Mastering the technical vocabulary of centuries-old Sanskrit treatises (śāstras) became a key factor in the reconfiguration of dance. Sokhey thus undertook extensive research on the terminology in the Nāṭyaśāstra, a Sanskrit compendium that nationalist scholars in South India considered important. In addition, she drew on the purāṇa genre of Indian literature for ancient myths and information on Hindu deities. Sokhey then transformed these into solos, duets, and dance ensembles, which she referred to as ‘Indian ballet’.

Sokhey’s allegiance to a lineage of hereditary dance masters associated with Lucknow reinforced her authenticity. However, since her version of Kathak history overlooked the flourishing period of dance at the Lucknow court in the nineteenth century, the Islamic benefactors of North Indian dance and music remained hidden. Moreover, by refusing to accept the traditional importance in the Indian performing arts of instructional lineage over artistic individuality, and by failing to adhere strictly to traditional techniques, she exercised her creative licence to the full. In short, she fitted the nationalist discourse to her conception of artistic dance and to her role as a female artist from a non-hereditary background.
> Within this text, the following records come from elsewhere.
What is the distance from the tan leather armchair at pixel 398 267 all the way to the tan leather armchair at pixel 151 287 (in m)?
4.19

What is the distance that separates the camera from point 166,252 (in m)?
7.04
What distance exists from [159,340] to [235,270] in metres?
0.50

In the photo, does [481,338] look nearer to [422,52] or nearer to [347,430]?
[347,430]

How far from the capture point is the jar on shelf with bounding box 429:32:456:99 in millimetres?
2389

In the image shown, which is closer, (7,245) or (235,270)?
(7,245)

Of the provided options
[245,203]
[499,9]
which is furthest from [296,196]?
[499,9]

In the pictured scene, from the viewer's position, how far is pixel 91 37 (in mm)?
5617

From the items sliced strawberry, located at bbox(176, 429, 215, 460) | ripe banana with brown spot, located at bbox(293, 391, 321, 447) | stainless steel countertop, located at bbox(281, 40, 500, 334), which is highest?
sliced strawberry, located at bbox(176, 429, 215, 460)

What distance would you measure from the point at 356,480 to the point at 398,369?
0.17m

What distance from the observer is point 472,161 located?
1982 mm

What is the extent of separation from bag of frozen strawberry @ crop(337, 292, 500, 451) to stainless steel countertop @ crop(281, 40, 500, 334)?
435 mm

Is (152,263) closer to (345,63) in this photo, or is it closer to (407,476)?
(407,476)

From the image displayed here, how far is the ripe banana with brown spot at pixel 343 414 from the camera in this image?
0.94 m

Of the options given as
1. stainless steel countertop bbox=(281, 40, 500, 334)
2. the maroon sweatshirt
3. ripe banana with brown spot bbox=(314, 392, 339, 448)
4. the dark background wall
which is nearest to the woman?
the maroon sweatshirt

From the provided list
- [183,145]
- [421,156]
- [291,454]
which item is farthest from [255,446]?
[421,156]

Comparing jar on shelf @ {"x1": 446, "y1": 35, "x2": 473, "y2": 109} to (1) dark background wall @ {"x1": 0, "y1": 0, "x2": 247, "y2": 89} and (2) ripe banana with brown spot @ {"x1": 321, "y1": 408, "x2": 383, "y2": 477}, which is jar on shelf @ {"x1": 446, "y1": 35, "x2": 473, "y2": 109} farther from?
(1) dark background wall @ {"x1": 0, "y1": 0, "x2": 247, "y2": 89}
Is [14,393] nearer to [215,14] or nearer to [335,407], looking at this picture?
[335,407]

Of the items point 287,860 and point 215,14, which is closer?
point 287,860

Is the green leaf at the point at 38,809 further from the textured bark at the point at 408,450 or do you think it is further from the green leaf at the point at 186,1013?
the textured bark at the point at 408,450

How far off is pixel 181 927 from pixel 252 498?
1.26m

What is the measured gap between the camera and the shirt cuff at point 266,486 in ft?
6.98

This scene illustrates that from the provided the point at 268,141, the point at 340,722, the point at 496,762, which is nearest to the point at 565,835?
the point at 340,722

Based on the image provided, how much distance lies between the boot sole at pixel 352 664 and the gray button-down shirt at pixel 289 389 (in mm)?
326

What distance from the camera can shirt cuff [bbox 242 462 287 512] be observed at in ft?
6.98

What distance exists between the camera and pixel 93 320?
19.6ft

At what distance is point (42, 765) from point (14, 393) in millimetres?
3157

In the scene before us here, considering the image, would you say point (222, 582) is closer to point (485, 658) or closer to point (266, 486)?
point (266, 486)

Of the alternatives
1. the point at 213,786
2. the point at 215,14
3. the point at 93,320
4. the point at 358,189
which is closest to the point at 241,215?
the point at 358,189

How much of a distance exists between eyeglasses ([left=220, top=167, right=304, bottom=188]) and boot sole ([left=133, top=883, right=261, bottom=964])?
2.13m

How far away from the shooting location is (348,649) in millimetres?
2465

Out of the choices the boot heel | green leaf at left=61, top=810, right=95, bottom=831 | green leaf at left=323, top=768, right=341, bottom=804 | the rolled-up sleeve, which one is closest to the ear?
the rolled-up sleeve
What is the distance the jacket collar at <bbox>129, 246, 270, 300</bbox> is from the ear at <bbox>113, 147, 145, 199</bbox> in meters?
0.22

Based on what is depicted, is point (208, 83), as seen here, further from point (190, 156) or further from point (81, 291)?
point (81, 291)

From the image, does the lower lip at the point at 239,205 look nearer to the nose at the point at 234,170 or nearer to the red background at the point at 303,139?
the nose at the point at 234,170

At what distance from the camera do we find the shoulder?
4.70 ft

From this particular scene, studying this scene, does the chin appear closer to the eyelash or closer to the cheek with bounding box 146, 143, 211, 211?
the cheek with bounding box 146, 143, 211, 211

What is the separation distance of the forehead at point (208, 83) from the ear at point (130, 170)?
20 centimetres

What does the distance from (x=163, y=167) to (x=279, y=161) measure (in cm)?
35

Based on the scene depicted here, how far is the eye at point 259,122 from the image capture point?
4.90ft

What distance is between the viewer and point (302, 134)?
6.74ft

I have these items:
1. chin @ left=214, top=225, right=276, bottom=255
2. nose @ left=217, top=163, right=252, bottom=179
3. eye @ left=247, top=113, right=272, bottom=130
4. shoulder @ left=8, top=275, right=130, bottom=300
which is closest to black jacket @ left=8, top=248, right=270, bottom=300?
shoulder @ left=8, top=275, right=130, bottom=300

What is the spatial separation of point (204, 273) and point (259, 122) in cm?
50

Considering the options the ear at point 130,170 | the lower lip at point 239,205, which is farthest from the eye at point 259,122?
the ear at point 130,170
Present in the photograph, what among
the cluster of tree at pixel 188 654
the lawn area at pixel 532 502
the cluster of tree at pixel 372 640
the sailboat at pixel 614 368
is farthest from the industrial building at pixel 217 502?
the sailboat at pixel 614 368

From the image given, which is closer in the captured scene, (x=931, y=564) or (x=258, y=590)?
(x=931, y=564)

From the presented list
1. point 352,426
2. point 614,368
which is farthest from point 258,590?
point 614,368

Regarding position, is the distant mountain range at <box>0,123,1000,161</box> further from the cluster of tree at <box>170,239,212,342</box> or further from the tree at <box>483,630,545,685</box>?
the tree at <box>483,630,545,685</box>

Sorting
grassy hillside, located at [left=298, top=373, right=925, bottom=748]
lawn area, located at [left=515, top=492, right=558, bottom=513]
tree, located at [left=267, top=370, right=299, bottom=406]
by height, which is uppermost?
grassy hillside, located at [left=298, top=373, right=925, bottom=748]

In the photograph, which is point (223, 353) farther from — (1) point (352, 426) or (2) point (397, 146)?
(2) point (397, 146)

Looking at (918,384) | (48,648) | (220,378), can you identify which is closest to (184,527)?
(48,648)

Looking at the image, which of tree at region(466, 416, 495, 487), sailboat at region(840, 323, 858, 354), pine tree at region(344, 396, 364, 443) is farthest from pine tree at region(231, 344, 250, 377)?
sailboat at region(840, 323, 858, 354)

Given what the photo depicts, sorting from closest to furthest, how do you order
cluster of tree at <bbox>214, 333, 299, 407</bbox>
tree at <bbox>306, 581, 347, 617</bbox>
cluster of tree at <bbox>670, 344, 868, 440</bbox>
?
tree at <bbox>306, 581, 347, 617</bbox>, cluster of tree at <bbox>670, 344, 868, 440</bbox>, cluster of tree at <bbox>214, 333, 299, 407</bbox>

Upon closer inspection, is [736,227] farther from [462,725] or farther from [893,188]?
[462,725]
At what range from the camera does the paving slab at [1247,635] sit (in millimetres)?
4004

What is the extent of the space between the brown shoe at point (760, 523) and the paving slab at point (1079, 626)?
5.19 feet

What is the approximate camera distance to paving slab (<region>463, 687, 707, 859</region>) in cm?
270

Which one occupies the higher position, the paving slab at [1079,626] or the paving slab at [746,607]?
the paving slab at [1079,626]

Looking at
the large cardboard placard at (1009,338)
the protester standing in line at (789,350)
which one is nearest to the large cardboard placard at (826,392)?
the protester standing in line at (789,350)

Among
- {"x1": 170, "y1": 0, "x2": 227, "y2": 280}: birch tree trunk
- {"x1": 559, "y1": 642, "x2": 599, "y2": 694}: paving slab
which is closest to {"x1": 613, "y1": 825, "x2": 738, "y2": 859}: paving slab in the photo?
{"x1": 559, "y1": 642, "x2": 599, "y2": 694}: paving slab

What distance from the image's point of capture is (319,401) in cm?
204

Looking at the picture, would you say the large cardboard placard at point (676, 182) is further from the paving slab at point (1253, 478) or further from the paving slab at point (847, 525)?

In that the idea that traditions are unchanging and based on antiquity is rooted in British scholarship, a colonial discourse clearly permeated Sokhey’s work. As a member of the Indian nationalist elite educated in Great Britain, Sokhey internalized the intellectual legacy of Orientalism. Hence, her themes of folklore and deities reiterated European assumptions used to essentialize Indian culture. Therefore, one could attribute the predominance of Oriental dance in her work to her arduous training with European performers, her indigenous Orientalism, and her desire to achieve artistic success in Europe.

As the examination of reviews showed, onlookers invariably identified Sokhey’s Indian ballet with primordial spirituality. In the Netherlands, the audience’s appreciation of her repertoire was defined by the colonial gaze, for the Hindu–Buddhist culture of Java and Bali figured prominently in colonialist imagery. Dutch critics concurred that the ancient tradition Sokhey sought to revive had been corroded past retrieval. India might have been the cradle of Hindu dance, but it could only have reached its pinnacle in the Dutch East Indies.

Since national socialist control of cultural institutions curtailed the German critics’ freedom of expression, colonial tropes and national socialist ideology were propagated in their reviews, the latter in covert terms. The synchronization (Gleichschaltung) of the press, however, did not result in a single unified point of view. Authors differed in their appreciation of the music, costumes, and movements. For several reviewers, the sanskritized repertoire elevated the dance beyond their comprehension.